Coal Tattoo

Court files change of venue denial

This post is from Joel Ebert, who is covering the Don Blankenship trial with Ken Ward Jr.

This morning the court filed three documents – two pertaining to voir dire and one memorandum opinion on the defense’s Sept. 24 motion to transfer the trial to another district.

The voir dire summary from today notes the following: 160 jurors reported, 76 jurors were excused for cause, 20 jurors were struck by counsel, 49 jurors were unused and 15 jurors were selected.

Once the jurors filed into the courtroom we could see the jury consisted of 11 women and 4 men.

Turning to Berger’s response to the defense’s motion to move the trial, the judge ultimately concluded the motion should be denied.

In her response, Berger noted that although the government had not filed a response to the defense’s motion and that the government’s previous filing on the subject (dated Feb. 27, 2015) remained relevant.

Berger wrote:

“The United States argued that the level of pretrial prejudice to the Defendant in this district was insufficient under Supreme Court precedent to mandate transfer of this case to voir dire. It instead urged the Court to follow the “near-universal” rule that  a change of venue is only required if voir dire proves “that an impartial jury cannot be empaneled.”

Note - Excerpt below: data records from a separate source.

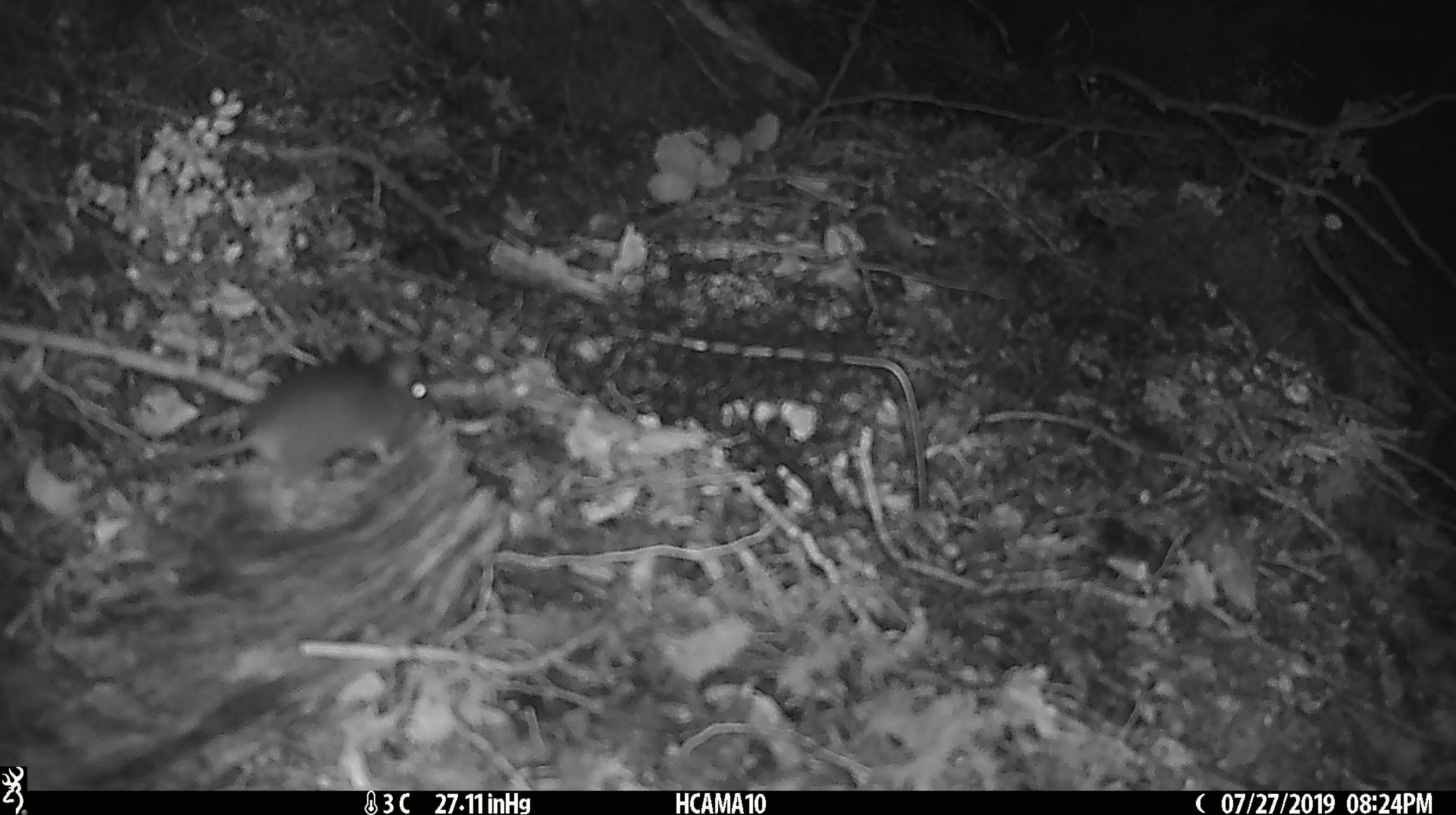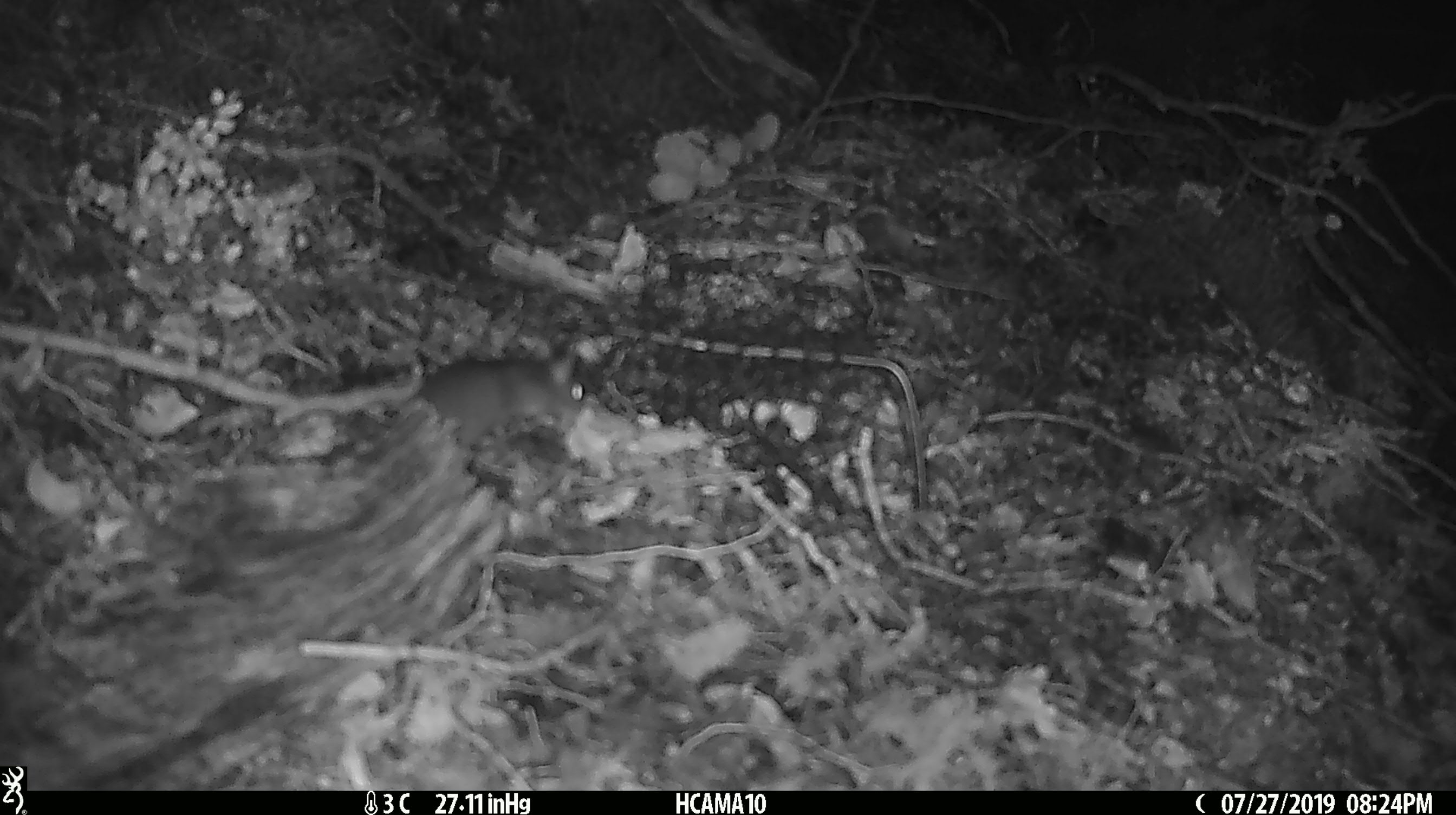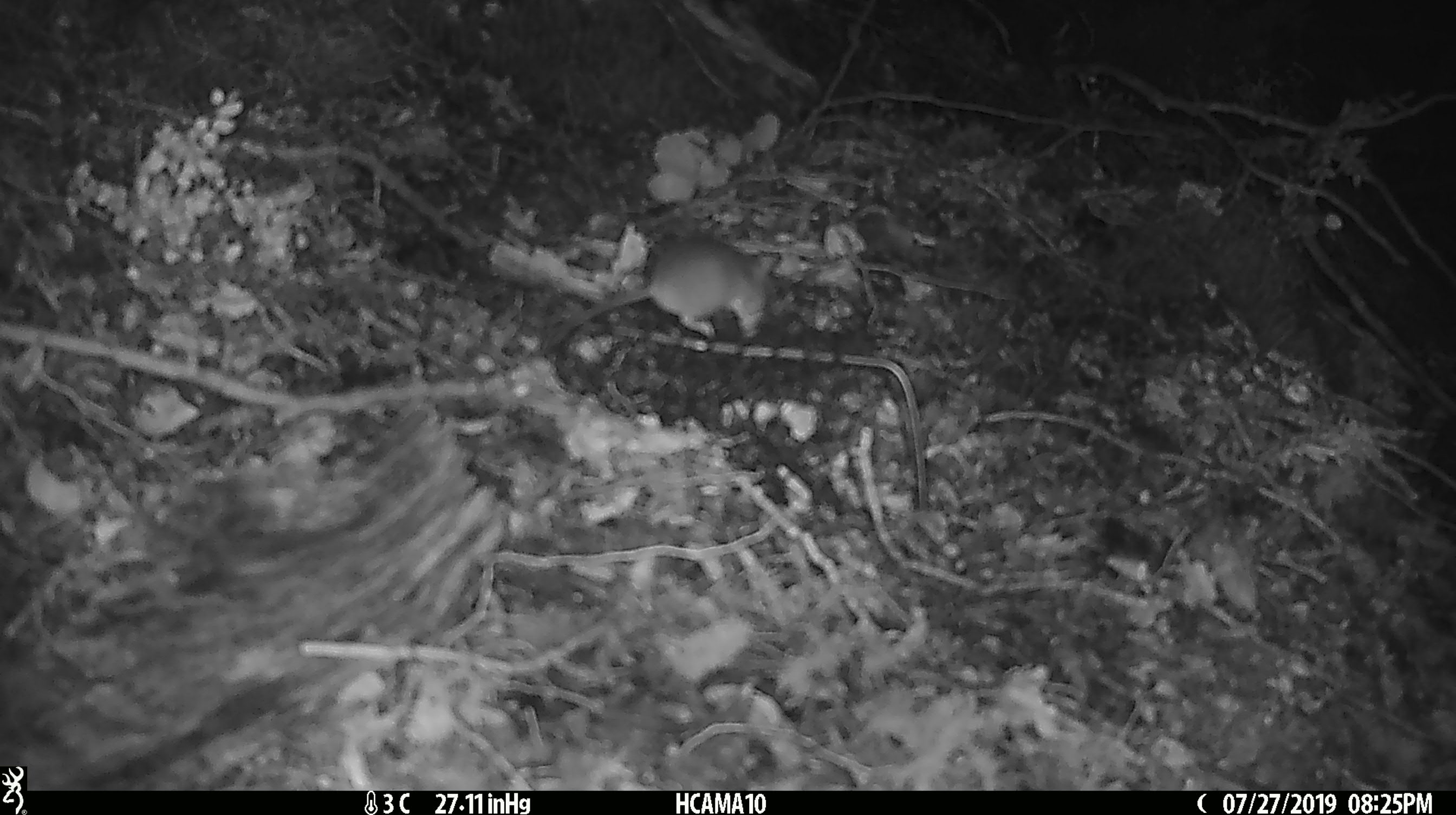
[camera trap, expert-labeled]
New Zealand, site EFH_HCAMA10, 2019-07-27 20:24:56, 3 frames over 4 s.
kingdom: Animalia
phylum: Chordata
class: Mammalia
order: Rodentia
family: Muridae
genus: Mus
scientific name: Mus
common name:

Berger then notes after a review of the parties’ pleadings – which include exhibits and reports – that the “Defendant’s arguments surrounding presumed prejudice to be unavailing.”

She continued:

“While the Defendant has pointed to the large volume of media coverage across many outlets, this is not enough.”

She cites a court case in which it was determined that the volume of publicity alone does not preclude a defendant from a fair trial, then adds:

“Further, the Court finds that the articles referenced were not highly inflammatory nor factually inaccurate.”

Discussing the media coverage of Blankenship and the Upper Big Branch mine disaster, she cites the defense’s concerns that comments associated with news articles found on the Internet reveal that some people seemingly believe Blankenship is on trial for the explosion and the resulting 29 deaths at the mine (which is NOT what he is on trial for).

She says:

The articles themselves do not state that the Defendant is on trial for murder or that he caused the explosion, but instead, social media comments by readers of the article suggest that is the case.”

Berger also notes that although the Blankenship case has been high profile, it has not received more publicity or inflammatory comments than other major federal cases, such as last year’s water crisis.

Berger also brings up the “documentary” Blankenship made following the Upper Big Branch mine explosion, noting that the defense pointed to the documentary as motivation for the government for the charges against Blankenship.

“It is uncontested that this video, produced by the Defendant, “invited media attention,” and combined with the indictment, created a media spotlight, particularly in light of the Defendant’s declarations of innocence and perceived victimization. The Fourth Circuit has stated that “a defendant should not be allowed to manipulate the criminal justice system by generating publicity and then using that same publicity to support his claim that the media attention surrounding his case created a presumption of prejudice.”

Berger finally notes that moving the trial to a different venue might not make a difference given the fact that the Upper Big Branch mine explosion was covered by national media outlets including the Los Angeles Times, the Wall Street Journal and the New York Times.

“Although the Southern District of West Virginia is “coal country,” it is not the only coal-producing region in the United States, and certainly not the only region where the trial of a former CEO of a public company would attract media attention.”

Berger finally notes how she’s attempted to remain vigilant in ensuring the jurors selected do not have a bias. She cites the gag order she placed during the early months of the trial, which was ultimately overturned by the Fourth Circuit, before ultimately concluding:

The Defendant has failed to establish that prejudice should be presumed. Thus, voir dire should ensue.